Beveelt dat de tijd door de veroordeelde vóór de tenuitvoerlegging van deze uitspraak in verzekering en/of voorlopige hechtenis doorgebracht, bij de (eventuele) uitvoering van de opgelegde taakstraf geheel in mindering zal worden gebracht naar de maatstaf van 2 uren per dag inverzekeringstelling/voorlopige hechtenis.
Wijst de vordering van de benadeelde partij
[slachtoffer]toe tot na te melden bedrag en veroordeelt verdachte mitsdien tot betaling aan deze benadeelde partij van een bedrag van
€ 3.957,67(zegge: drieduizendnegenhonderdzevenenvijftig euro en zevenenzestig eurocent) te vermeerderen met de wettelijke rente vanaf 31 juli 2015. Indien dit bedrag door de mededader van verdachte geheel of gedeeltelijk is of wordt betaald, is of zal verdachte in zoverre bevrijdt zijn.
Bepaalt dat de vordering van de benadeelde partij
[slachtoffer]voor het overige wordt afgewezen.

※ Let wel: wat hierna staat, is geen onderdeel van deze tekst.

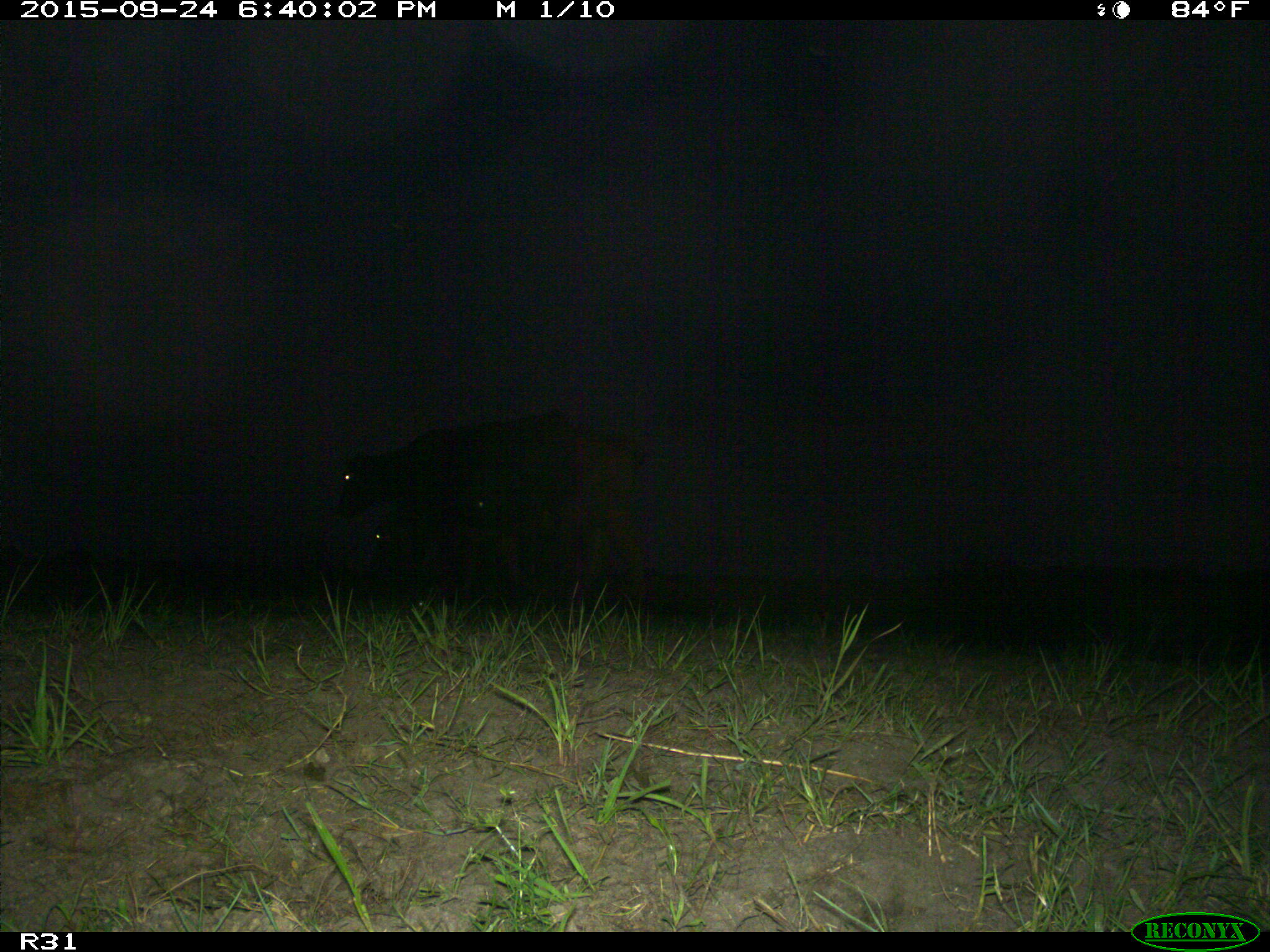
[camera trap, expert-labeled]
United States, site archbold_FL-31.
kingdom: Animalia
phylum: Chordata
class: Mammalia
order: Artiodactyla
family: Bovidae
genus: Bos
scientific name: Bos taurus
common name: domestic cow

Veroordeelt verdachte in de kosten van het geding door de benadeelde partij gemaakt en ten behoeve van de tenuitvoerlegging van deze uitspraak alsnog te maken, tot heden begroot op nihil.
Legt aan verdachte de verplichting op aan de staat, ten behoeve van het slachtoffer [slachtoffer] te betalen een bedrag van
€ 3.957,67(zegge: drieduizendnegenhonderdzevenenvijftig euro en zevenenzestig eurocent) bij gebreke van betaling en verhaal te vervangen door hechtenis voor de duur van 50 dagen, met dien verstande dat de toepassing van de vervangende hechtenis de hiervoor opgelegde verplichting niet opheft. Dit bedrag bestaat uit € 1.957,67 aan materiële schade en € 2.000,00 aan immateriële schade.
Bepaalt daarbij dat, indien verdachte heeft voldaan aan de verplichting tot betaling aan de staat ten behoeve van het slachtoffer [slachtoffer] daarmee de verplichting van verdachte om aan de benadeelde partij dit bedrag te betalen komt te vervallen en omgekeerd, dat, indien verdachte aan de benadeelde partij het opgelegde bedrag heeft betaald, daarmee de verplichting tot betaling aan de staat van dit bedrag komt te vervallen.
Dit vonnis is gewezen door mr. H.H.A. Fransen, voorzitter, mr. E.C.M. Wolfert en mr. M. van der Veen, rechters, bijgestaan door mr. J.R. Kanhai, griffier, en uitgesproken ter openbare terechtzitting van deze rechtbank op 21 juni 2018.
Mr. E.C.M. Wolfert en mr. M. van der Veen zijn buiten staat dit vonnis mede te ondertekenen.

Voetnoten

1.Zie de foto’s op pagina 18 t/m 20 van het procesdossier met nummer PL0100-2015336351.